>> START

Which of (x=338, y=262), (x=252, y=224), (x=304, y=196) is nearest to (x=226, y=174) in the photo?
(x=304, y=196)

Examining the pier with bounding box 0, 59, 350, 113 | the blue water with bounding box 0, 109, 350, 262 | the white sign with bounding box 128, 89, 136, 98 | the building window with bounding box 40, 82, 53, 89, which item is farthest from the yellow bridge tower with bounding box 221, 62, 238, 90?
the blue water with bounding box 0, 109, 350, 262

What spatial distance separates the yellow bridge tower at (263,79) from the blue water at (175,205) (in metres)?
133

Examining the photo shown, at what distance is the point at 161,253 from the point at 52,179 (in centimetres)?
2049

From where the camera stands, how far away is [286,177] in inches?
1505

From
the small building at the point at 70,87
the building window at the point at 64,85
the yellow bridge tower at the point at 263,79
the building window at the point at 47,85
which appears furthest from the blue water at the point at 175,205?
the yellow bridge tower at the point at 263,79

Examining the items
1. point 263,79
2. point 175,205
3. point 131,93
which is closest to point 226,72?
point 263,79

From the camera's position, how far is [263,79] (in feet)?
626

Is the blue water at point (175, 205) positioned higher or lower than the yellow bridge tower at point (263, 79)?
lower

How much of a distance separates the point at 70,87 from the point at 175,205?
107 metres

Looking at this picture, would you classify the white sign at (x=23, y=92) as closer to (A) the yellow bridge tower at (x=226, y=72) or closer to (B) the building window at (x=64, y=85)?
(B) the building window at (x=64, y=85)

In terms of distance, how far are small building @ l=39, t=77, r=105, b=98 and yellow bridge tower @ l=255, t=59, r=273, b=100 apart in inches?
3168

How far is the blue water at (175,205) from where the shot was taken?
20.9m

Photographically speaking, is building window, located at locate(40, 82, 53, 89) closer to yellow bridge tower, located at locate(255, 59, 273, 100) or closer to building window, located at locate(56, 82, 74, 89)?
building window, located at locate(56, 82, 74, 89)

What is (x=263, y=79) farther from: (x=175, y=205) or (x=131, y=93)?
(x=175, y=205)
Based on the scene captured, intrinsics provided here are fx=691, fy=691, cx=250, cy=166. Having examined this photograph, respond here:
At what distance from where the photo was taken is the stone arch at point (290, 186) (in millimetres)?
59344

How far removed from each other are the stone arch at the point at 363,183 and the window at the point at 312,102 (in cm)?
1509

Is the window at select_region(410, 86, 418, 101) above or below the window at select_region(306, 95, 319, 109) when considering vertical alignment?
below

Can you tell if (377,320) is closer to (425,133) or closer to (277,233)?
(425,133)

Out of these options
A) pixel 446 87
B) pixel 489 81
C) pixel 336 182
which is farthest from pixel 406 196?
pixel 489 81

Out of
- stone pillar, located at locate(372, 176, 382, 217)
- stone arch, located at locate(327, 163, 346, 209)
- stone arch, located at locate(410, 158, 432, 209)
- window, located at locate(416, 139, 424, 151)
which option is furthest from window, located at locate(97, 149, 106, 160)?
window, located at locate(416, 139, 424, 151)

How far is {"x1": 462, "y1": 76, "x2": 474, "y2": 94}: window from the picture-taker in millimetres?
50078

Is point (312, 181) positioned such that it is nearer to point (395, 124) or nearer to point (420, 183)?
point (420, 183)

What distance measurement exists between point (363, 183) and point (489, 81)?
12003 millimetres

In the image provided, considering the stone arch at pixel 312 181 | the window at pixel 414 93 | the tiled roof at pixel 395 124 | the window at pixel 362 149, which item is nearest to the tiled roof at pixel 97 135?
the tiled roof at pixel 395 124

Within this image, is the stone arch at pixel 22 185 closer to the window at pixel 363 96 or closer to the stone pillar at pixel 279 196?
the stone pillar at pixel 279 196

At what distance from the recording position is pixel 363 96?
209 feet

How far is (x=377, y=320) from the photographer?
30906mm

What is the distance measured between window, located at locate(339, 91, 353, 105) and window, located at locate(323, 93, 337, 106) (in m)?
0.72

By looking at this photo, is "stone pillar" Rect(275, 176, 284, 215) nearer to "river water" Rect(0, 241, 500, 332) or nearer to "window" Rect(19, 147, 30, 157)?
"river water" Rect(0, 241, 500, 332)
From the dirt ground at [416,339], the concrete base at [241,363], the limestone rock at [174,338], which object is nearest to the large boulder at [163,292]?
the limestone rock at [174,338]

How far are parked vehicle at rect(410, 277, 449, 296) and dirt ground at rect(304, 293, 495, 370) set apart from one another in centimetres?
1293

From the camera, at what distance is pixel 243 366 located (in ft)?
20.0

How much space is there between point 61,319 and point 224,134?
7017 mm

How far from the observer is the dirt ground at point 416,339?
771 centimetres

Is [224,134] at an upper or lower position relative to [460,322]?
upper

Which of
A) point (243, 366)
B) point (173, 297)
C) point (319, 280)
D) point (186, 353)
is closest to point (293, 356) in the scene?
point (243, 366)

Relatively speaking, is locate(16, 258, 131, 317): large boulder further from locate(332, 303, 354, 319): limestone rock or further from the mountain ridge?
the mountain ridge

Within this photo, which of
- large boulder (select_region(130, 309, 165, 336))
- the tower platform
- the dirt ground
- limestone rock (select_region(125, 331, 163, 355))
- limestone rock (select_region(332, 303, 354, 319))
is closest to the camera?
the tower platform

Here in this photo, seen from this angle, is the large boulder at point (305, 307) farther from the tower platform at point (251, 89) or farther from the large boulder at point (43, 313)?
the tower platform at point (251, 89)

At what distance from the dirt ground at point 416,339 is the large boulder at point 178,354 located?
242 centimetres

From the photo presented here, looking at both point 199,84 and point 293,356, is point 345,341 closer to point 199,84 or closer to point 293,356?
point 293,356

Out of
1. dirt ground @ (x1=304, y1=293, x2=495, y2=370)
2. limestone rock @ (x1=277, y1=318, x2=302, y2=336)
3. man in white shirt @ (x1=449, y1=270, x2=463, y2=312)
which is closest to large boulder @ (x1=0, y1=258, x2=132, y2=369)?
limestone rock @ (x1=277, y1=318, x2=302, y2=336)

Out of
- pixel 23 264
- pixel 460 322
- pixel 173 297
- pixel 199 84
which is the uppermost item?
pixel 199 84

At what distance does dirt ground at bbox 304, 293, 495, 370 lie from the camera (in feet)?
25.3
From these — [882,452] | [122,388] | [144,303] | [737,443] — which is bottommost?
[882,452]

>> END

**WHAT YOU NEED TO DO:**
Reproduce verbatim every line from the one containing "Here in this" through the final line above, including both.

**SOLUTION FOR THIS EXERCISE:**
Here in this photo, seen from this angle, is the large boulder at point (305, 307) farther from the tower platform at point (251, 89) or farther from the large boulder at point (43, 313)?
the tower platform at point (251, 89)

At what distance from the dirt ground at point 416,339 is the large boulder at point 178,354 located?
242 centimetres

From the photo presented here, looking at both point 199,84 and point 293,356, is point 345,341 closer to point 199,84 or closer to point 293,356?
point 293,356

Out of
1. dirt ground @ (x1=304, y1=293, x2=495, y2=370)
2. limestone rock @ (x1=277, y1=318, x2=302, y2=336)
3. man in white shirt @ (x1=449, y1=270, x2=463, y2=312)
which is closest to large boulder @ (x1=0, y1=258, x2=132, y2=369)?
limestone rock @ (x1=277, y1=318, x2=302, y2=336)

Out of
- pixel 23 264
- pixel 460 322
- pixel 173 297
- pixel 199 84
which is the uppermost item?
pixel 199 84

At what distance does dirt ground at bbox 304, 293, 495, 370 lie from the camera (in feet)?
25.3
From these — [882,452] | [122,388] | [144,303] | [737,443] — which is bottommost?
[882,452]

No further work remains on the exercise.